**Source excerpt**
-------------------------
Re-run the BiS-SNP for Esteller data (with changing the BSMAP parameter) #548

Closed GoogleCodeExporter closed 8 years ago

GoogleCodeExporter commented 8 years ago
Zack,

The number of mapped reads for Esteller data 
(~huydinh/huydinh_research/Data/External/Esteller) are ridiculously small. 
Then, I come back to their paper's method section and found out that they used 
are non-directional (The bisulfite conversion followed by a PCR step generates 
four different strands; the original “+” and “−” strands along with 
their complements., quoted from 
http://www.pnas.org/content/suppl/2012/06/06/1120658109.DCSupplemental/pnas.2011
20658SI.pdf#nameddest=STXT) .
-------------------------
**Stored records**
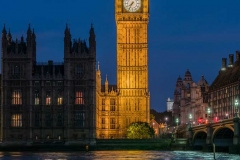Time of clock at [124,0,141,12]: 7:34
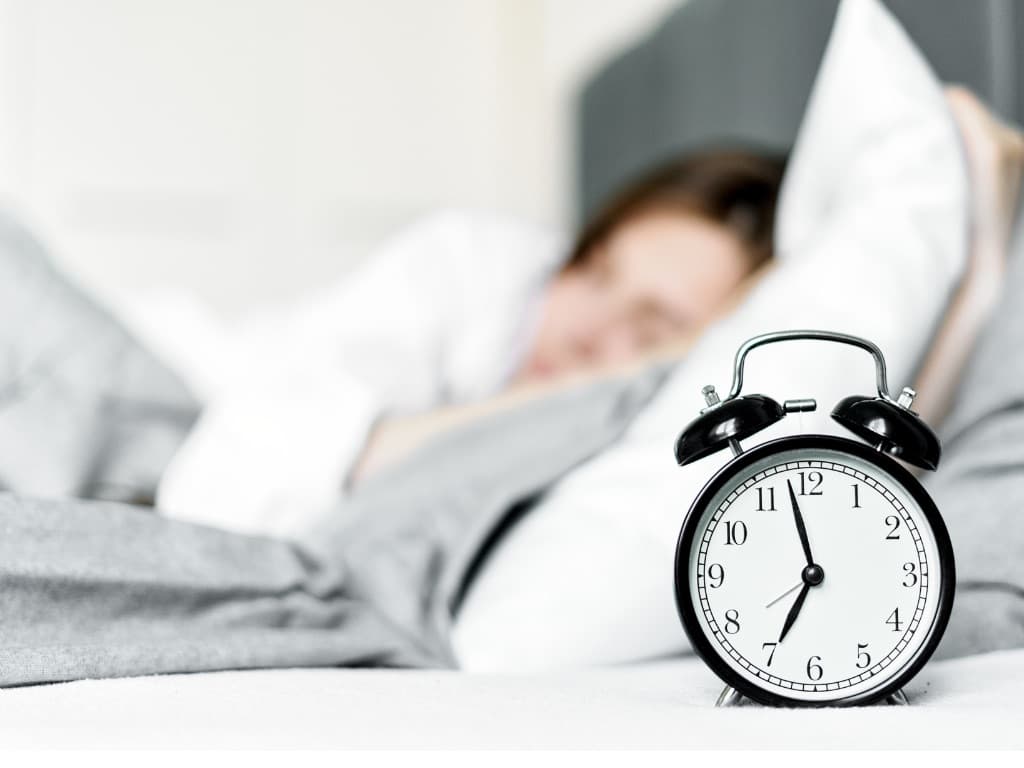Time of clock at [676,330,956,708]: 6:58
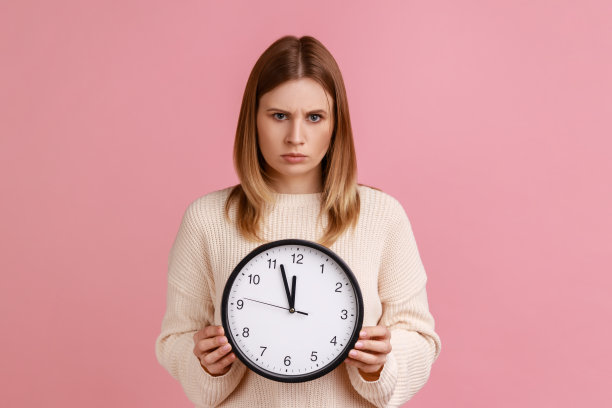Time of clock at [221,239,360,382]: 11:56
-------------------------
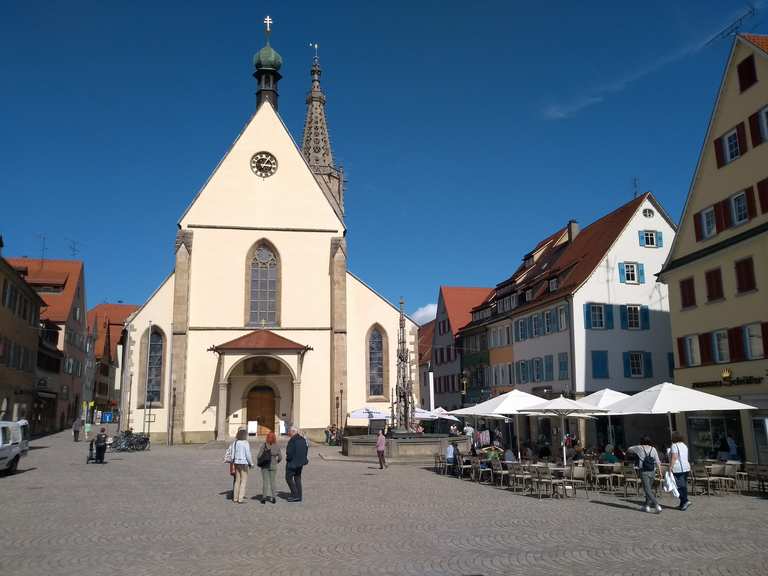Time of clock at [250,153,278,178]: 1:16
-------------------------
**Stated exercise**
Carry on the issue thread about re-running BiS-SNP on the Esteller data, starting after its last sentence.

**Response to the task**
Hence, please re-run the pipeline with the parameter -n 1

-n  [0,1]   set mapping strand information:
            -n 0: only map to 2 forward strands, i.e. BSW(++) and BSC(-+)    (i.e. the "Lister protocol")
            for PE sequencing, map read#1 to ++ and -+, read#2 to +- and --. 
            -n 1: map SE or PE reads to all 4 strands, i.e. ++, +-, -+, --    (i.e. the "Cokus protocol")

Thanks!

Original issue reported on code.google.com by huy.q.d...@gmail.com on 24 Jul 2013 at 6:44

GoogleCodeExporter commented 8 years ago
Please don't restart this yet.  I just looked very quickly at methods and it 
looks like the standard directional protocol.  But I have a meeting right now 
and no time to read it carefully.  The two are very obvious to distinguish from 
the sequences themselves as directional should have very few Cs in the first 
end.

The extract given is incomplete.